In der Präambel des Grundgesetzes der Bundesrepublik Deutschland gibt es einen Gottesbezug, der die „Verantwortung vor Gott“ betont. Des Weiteren müssen auch bei politischen Entscheidungen die historischen, kulturellen und religiösen Traditionen Deutschlands in die Erwägungen einbezogen werden. Sowohl aus dem Gottesbezug als auch aus den Traditionen unseres Landes leitet sich eine besondere Stellung der christlichen Kirchen ab.
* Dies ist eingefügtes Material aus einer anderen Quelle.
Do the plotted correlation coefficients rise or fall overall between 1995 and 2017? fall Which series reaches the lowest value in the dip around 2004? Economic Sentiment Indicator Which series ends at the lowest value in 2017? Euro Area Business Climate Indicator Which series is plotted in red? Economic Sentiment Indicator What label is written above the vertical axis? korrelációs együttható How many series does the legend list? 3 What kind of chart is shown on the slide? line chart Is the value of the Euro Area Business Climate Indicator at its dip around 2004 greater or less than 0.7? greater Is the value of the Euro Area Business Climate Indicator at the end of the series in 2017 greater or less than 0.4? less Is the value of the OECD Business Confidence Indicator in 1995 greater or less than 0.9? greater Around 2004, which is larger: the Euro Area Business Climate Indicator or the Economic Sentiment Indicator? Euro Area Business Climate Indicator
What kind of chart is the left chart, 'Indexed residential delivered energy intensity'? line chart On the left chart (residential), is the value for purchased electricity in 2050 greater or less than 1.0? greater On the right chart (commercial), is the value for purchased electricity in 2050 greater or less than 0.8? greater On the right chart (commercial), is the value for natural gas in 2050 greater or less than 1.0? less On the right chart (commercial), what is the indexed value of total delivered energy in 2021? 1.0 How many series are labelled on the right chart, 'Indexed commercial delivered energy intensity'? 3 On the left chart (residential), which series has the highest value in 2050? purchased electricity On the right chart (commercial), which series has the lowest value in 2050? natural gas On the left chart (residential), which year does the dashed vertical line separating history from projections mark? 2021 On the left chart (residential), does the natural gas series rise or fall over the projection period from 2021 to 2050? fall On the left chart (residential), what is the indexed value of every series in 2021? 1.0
Infolge dessen werden CDU und CSU das niederländische Modell nicht unterstützen, sondern an der Betreuung der Soldaten der Bundeswehr durch die Militärseelsorge festhalten. Diese Lösung ist auch deswegen angemessen, weil die Vergangenheit gezeigt hat, dass die Militärpfarrer auch für Nicht-Christen – im Inlandsdienst als auch im Auslandseinsatz – erwünschte, vertrauenswürdige und kompetente Ansprechpartner waren. Zugleich verstehen die Militärpfarrer ihre Aufgabe ausdrücklich im erweiterten seelsorgerischen Sinne und sind für die Probleme auch von Nicht-Christen offen.

Daneben besteht für Soldaten die Möglichkeit, psychologische Betreuung in Anspruch zu nehmen. Der lebenskundliche Unterricht in der Bundeswehr ist außerdem kein Religionsunterricht. Es handelt sich vielmehr um eine berufsethische Qualifizierungsmaßnahme für alle Soldaten.
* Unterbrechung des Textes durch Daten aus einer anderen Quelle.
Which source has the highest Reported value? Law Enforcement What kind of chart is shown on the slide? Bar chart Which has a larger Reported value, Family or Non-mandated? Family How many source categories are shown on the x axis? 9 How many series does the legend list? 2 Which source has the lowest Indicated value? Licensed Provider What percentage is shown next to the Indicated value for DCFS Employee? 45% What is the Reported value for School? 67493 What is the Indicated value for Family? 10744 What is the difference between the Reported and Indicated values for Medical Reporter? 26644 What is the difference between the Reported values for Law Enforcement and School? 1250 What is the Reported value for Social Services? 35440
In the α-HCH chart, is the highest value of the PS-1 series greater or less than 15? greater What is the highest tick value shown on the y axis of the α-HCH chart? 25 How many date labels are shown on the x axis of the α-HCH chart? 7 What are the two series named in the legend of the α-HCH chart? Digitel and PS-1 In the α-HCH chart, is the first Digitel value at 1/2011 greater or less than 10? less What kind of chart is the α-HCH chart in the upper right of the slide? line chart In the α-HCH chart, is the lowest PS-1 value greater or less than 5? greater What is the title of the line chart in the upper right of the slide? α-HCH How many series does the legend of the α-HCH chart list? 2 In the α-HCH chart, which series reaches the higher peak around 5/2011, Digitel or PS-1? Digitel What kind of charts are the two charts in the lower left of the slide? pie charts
CDU und CSU sprechen sich dafür aus, dass aufgrund der zunehmenden religiösen Vielfalt auch Seelsorger anderer Konfessionen in der Bundeswehr tätig werden können sollten, wenn hierfür Bedarf besteht und wenn die notwendigen religionsverfassungsrechtlichen Voraussetzungen erfüllt sind.

ANTWORT | FDP

Die dem Bund in Angelegenheiten der Militärseelsorge zustehende Kompetenz gilt es, zu einer Öffnung der Militärseelsorge für andere Religionen zu nutzen. Indes legen wir auch auf die negative Religionsfreiheit wert und wollen daher den nicht einer Religion anhängenden Soldaten analog zur Militärseelsorge institutionalisierte Unterstützung anbieten.

ANTWORT | SPD

Die SPD-Bundestagsfraktion hat im vergangenen Mai im Verteidigungsausschuss einen Antrag zur gesellschaftlichen Vielfalt in der Bundeswehr (Bundestags-Drucksache BT Drs 17/13095) unterstützt, in dem gefordert wurde:

„Die Lehrgänge für Lebenskundlichen Unterricht sollen inhaltlich angepasst und nicht mehr exklusiv durch Beauftragte der beiden christlichen Kirchen durchgeführt werden. Grundsätzlich soll für gläubige Soldatinnen und Soldaten aller Glaubensrichtungen Militärseelsorge ihrer Glaubensgemeinschaft eingerichtet werden und es sollen die Interessen der nichtgläubigen Soldatinnen und Soldaten bei Angeboten zur Erörterung berufsbezogener ethischer Fragestellungen berücksichtigt werden. Der „Beirat für Fragen der Inneren Führung“ soll entsprechend erweitert und die Zusammenarbeit mit Migrantinnen-/ Migrantenorganisationen innerhalb der Bundeswehr aktiv gestaltet werden.“ (Text aus Bundestags-Drucksache BT Drs. 17/13621 vom 16. Mai 2013)

Dieser Antrag wurde mit der Mehrheit von CDU/CSU und FDP auf Ausschussebene (Bundestags-Drucksache BT Drs. 17/13621 vom 16. Mai 2013) und später ebenso im Plenum des Parlaments abgelehnt.